Les Françaises font du sport, malgré un écart avec les hommes

Selon une étude de l’Insee publiée jeudi 23 novembre, en France, les femmes sont un peu plus nombreuses à pratiquer une activité physique. Mais un écart demeure avec les hommes, notamment chez le plus jeune public. 50 % des femmes âgées de 16 à 24 ans déclarent avoir pratiqué au moins une activité physique ou sportive dans l’année contre 63 % des hommes de cette classe d’âge.

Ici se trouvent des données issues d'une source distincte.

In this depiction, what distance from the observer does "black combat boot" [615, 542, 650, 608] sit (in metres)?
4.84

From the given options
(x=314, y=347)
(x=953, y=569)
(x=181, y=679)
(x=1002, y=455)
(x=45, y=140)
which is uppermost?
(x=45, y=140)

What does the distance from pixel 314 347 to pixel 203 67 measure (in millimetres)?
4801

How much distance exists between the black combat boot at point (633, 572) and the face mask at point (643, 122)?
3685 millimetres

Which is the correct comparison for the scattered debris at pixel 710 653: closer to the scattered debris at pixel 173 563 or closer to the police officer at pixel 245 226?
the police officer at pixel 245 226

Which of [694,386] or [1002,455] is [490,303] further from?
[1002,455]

Noël Le Graët, président de la Fédération française de football, avait lancé en 2011 un chantier pour que les 18 000 clubs de France accueillent de plus en plus de pratiquantes. Ambition affichée à l’époque : atteindre la barre des 100 000 joueuses en 2016. Aujourd’hui, la FFF affiche 130 000 licenciées et compte sur le Mondial 2019 en France pour atteindre le niveau de l’Allemagne, 250 000 pratiquantes.
Chaque semaine, les femmes sont nombreuses à pratiquer un sport

Les femmes françaises sont un peu plus nombreuses à pratiquer une activité physique ou à faire du sport, mais l’écart demeure avec les hommes, notamment chez les plus jeunes, selon une étude de l’Insee.

En 2015, 45 % de femmes de 16 ans ou plus et résidant en France métropolitaine déclaraient avoir pratiqué au moins une activité physique ou sportive dans les douze derniers mois, contre 50 % d’hommes. Mais le chiffre est en progrès puisqu’elles étaient 40 % en 2009.

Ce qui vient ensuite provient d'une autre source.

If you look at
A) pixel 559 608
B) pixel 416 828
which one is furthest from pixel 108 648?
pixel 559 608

Les femmes sont aussi plus nombreuses à exercer une activité physique ou sportive chaque semaine : en 2015, c’était le cas de 32 % d’entre elles contre 26 % en 2009, tandis que la part des hommes est passée de 31 à 33 %. Les écarts hommes-femmes restent « particulièrement marqués » chez les plus jeunes : 50 % des femmes âgées de 16 à 24 ans déclarent avoir pratiqué au moins une activité physique ou sportive dans l’année et 33 % régulièrement chaque semaine, contre respectivement 63 % et 45 % des hommes de cette classe d’âge.

Une plus faible médiatisation du sport féminin

« Aujourd’hui, il y a plus de jeunes filles qui jouent au football, parce que l’on s’est occupé de la base, à partir de 6 ans », estime pour RFI Brigitte Henriques, ancienne footballeuse française internationale A, chargée du développement du football féminin à la FFF.

« On doit développer la partie loisir, car il y a un décalage entre l’offre et la demande du public », estime-t-elle. « Les jeunes filles peuvent aussi être découragées par un manque d’offre ou de créneaux horaires attrayants », note justement l’Insee.

Autre facteur qui pourrait expliquer la moindre pratique physique ou sportive des jeunes femmes : une plus faible médiatisation du sport féminin, avec « moins de 20 % du volume horaire des retransmissions sportives télévisuelles en 2016 », d’après des chiffres du Conseil supérieur de l’audiovisuel (CSA) cités dans l’étude.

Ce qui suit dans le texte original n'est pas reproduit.